Prompt
Give the data again exactly as it appears, excluding any pictures.

Data for analysis
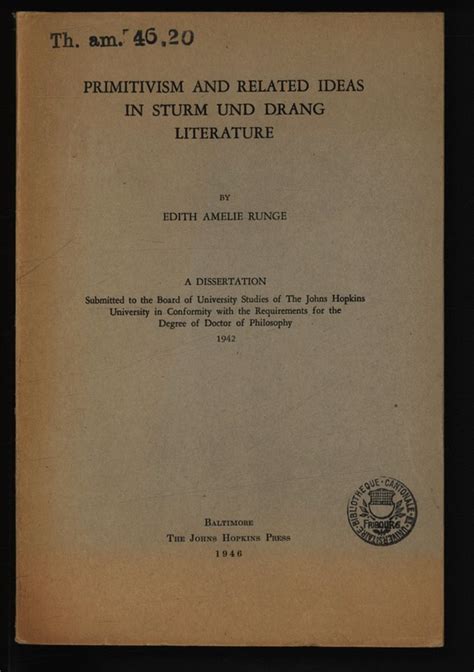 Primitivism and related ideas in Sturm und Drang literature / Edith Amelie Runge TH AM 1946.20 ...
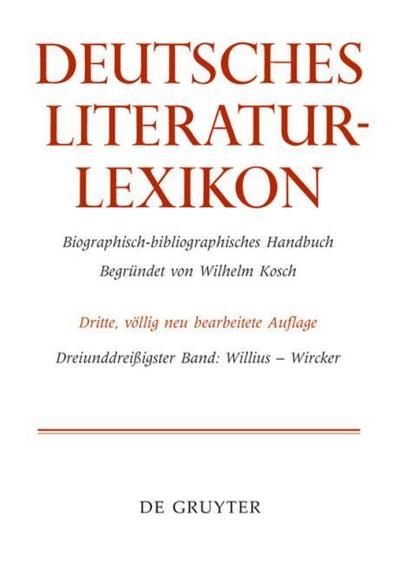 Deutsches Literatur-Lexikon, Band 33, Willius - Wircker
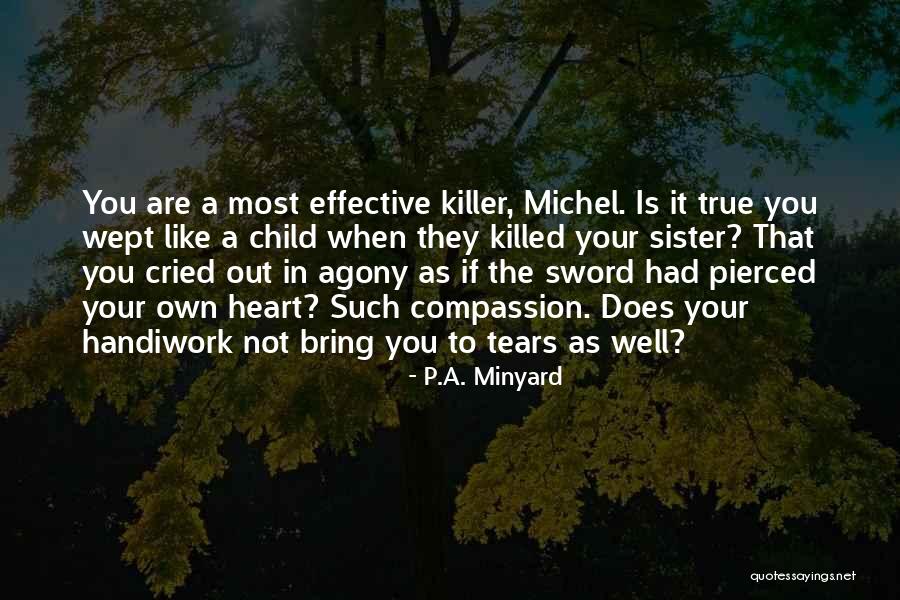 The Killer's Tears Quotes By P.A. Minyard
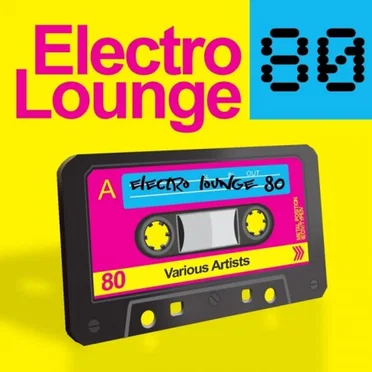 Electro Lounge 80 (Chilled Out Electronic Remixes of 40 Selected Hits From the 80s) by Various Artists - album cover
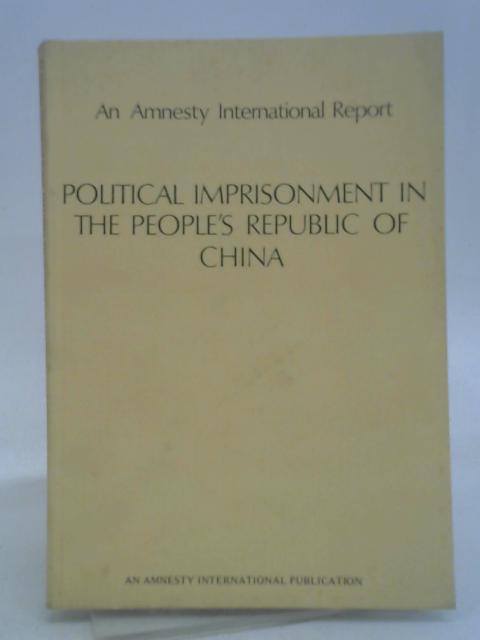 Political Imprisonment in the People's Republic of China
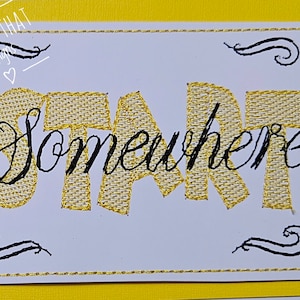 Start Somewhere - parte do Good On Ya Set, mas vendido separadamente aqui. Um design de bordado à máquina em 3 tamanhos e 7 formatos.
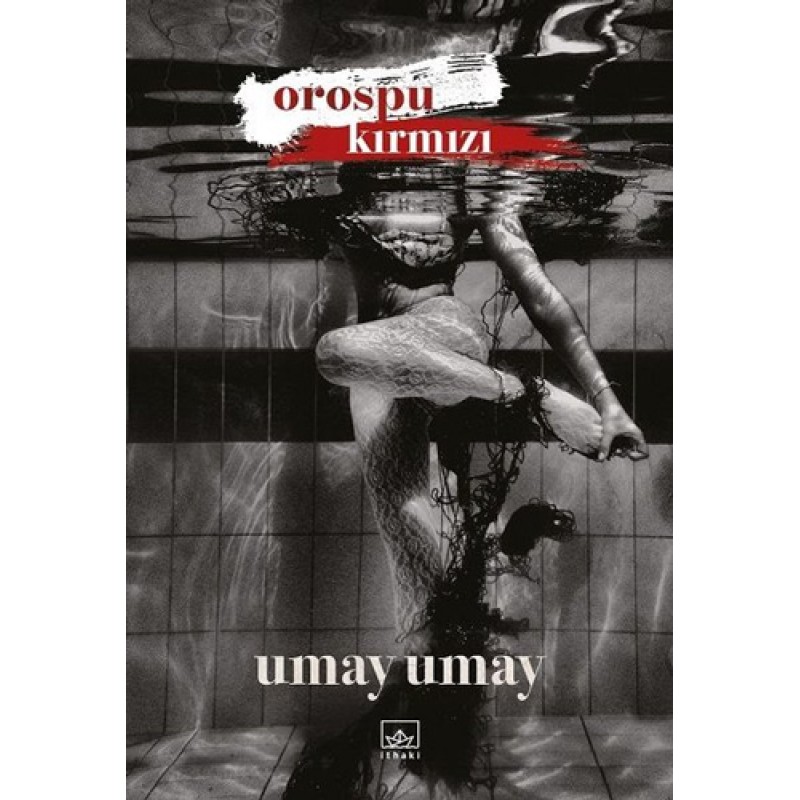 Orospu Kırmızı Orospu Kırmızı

Written answer
 Primitivism and related ideas in Sturm und Drang literature / Edith Amelie Runge TH AM 1946.20 ...
 Deutsches Literatur-Lexikon, Band 33, Willius - Wircker
 The Killer's Tears Quotes By P.A. Minyard
 Electro Lounge 80 (Chilled Out Electronic Remixes of 40 Selected Hits From the 80s) by Various Artists - album cover
 Political Imprisonment in the People's Republic of China
 Start Somewhere - parte do Good On Ya Set, mas vendido separadamente aqui. Um design de bordado à máquina em 3 tamanhos e 7 formatos.
 Orospu Kırmızı Orospu Kırmızı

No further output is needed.